◆ Work order ◆
Repeat every line from the line containing "EaseUS Todo Backup" to the end of the data, exactly. Leave the pictures out.

+-------+

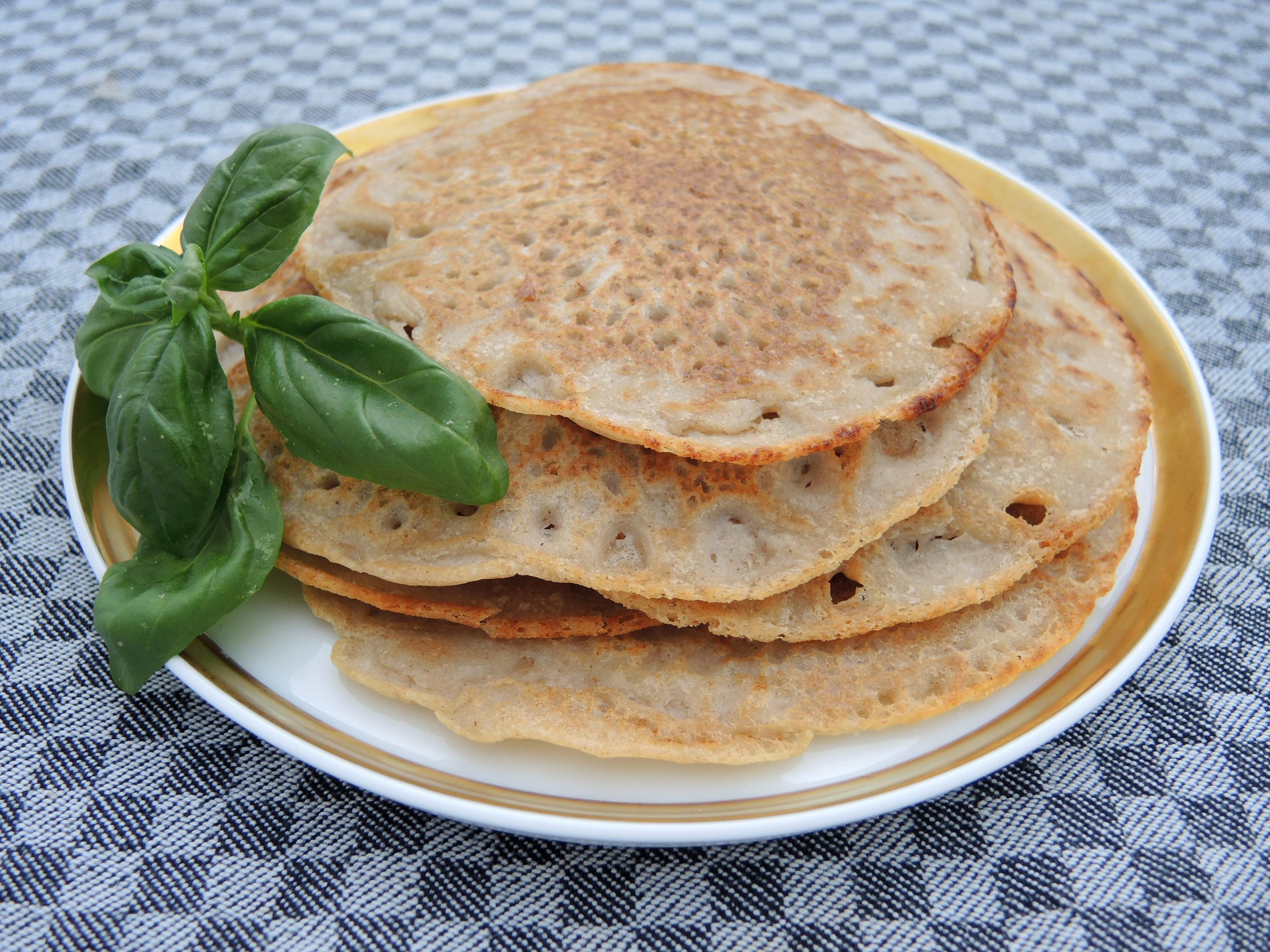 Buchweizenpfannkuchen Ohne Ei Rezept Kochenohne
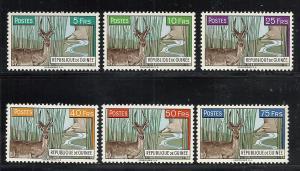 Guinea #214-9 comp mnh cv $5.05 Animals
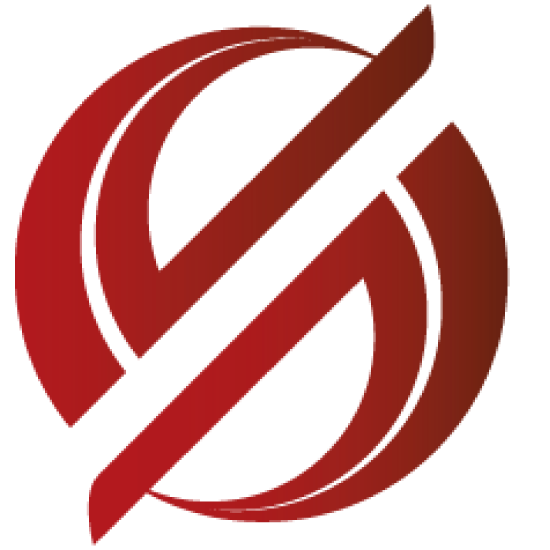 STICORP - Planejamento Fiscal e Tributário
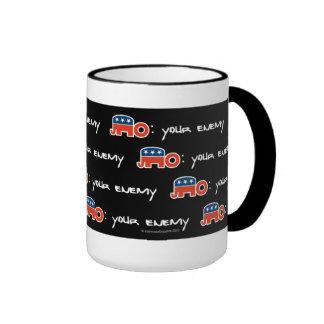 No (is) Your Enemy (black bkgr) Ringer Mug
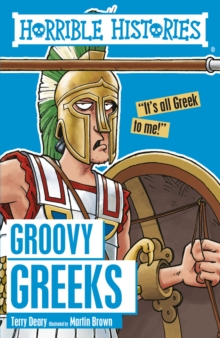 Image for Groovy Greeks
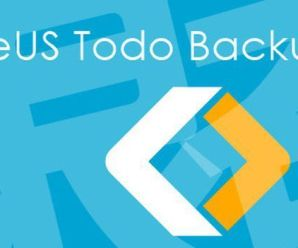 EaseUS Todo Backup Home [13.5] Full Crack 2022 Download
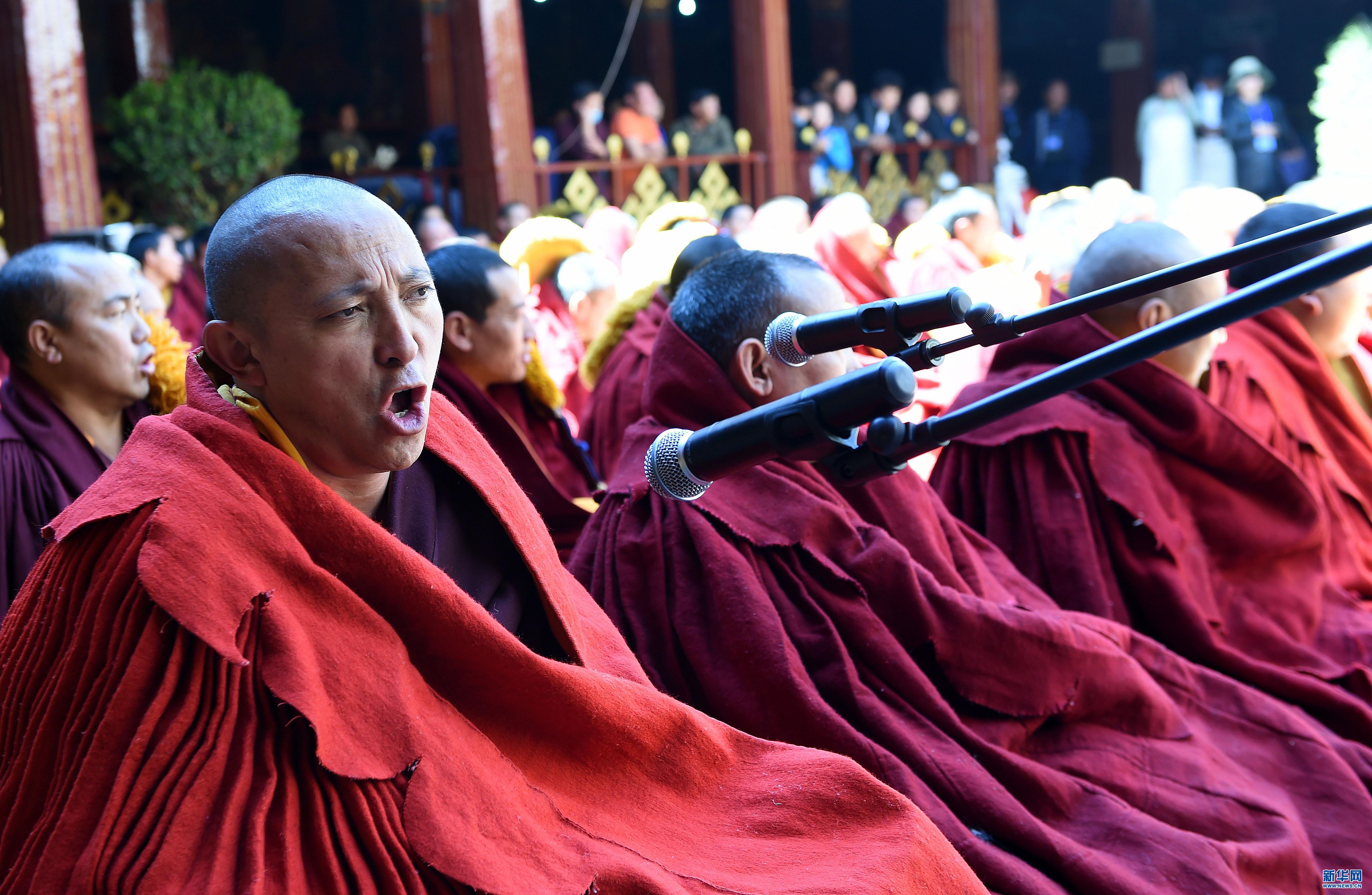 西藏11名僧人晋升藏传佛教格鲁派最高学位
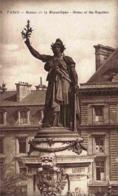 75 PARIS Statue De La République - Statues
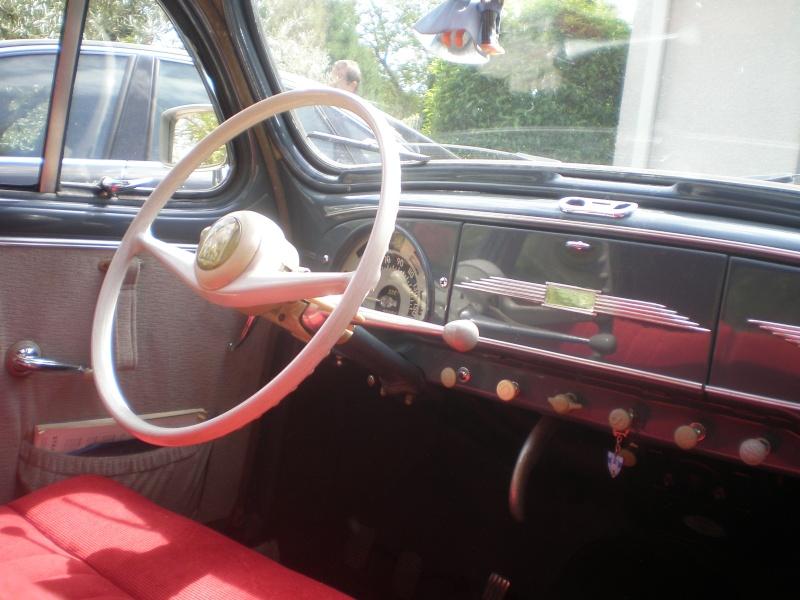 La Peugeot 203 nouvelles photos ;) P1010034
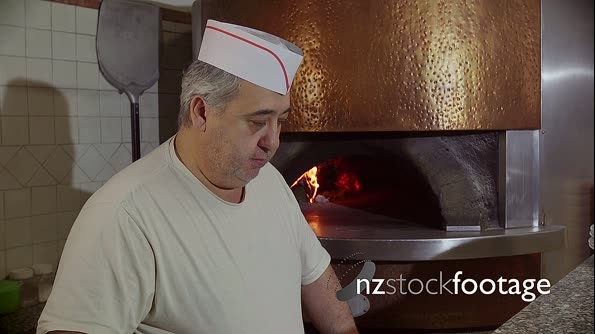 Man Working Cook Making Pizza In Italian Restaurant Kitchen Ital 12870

+-------+

◆ Reply ◆
 EaseUS Todo Backup Home [13.5] Full Crack 2022 Download
 西藏11名僧人晋升藏传佛教格鲁派最高学位
 75 PARIS Statue De La République - Statues
 La Peugeot 203 nouvelles photos ;) P1010034
 Man Working Cook Making Pizza In Italian Restaurant Kitchen Ital 12870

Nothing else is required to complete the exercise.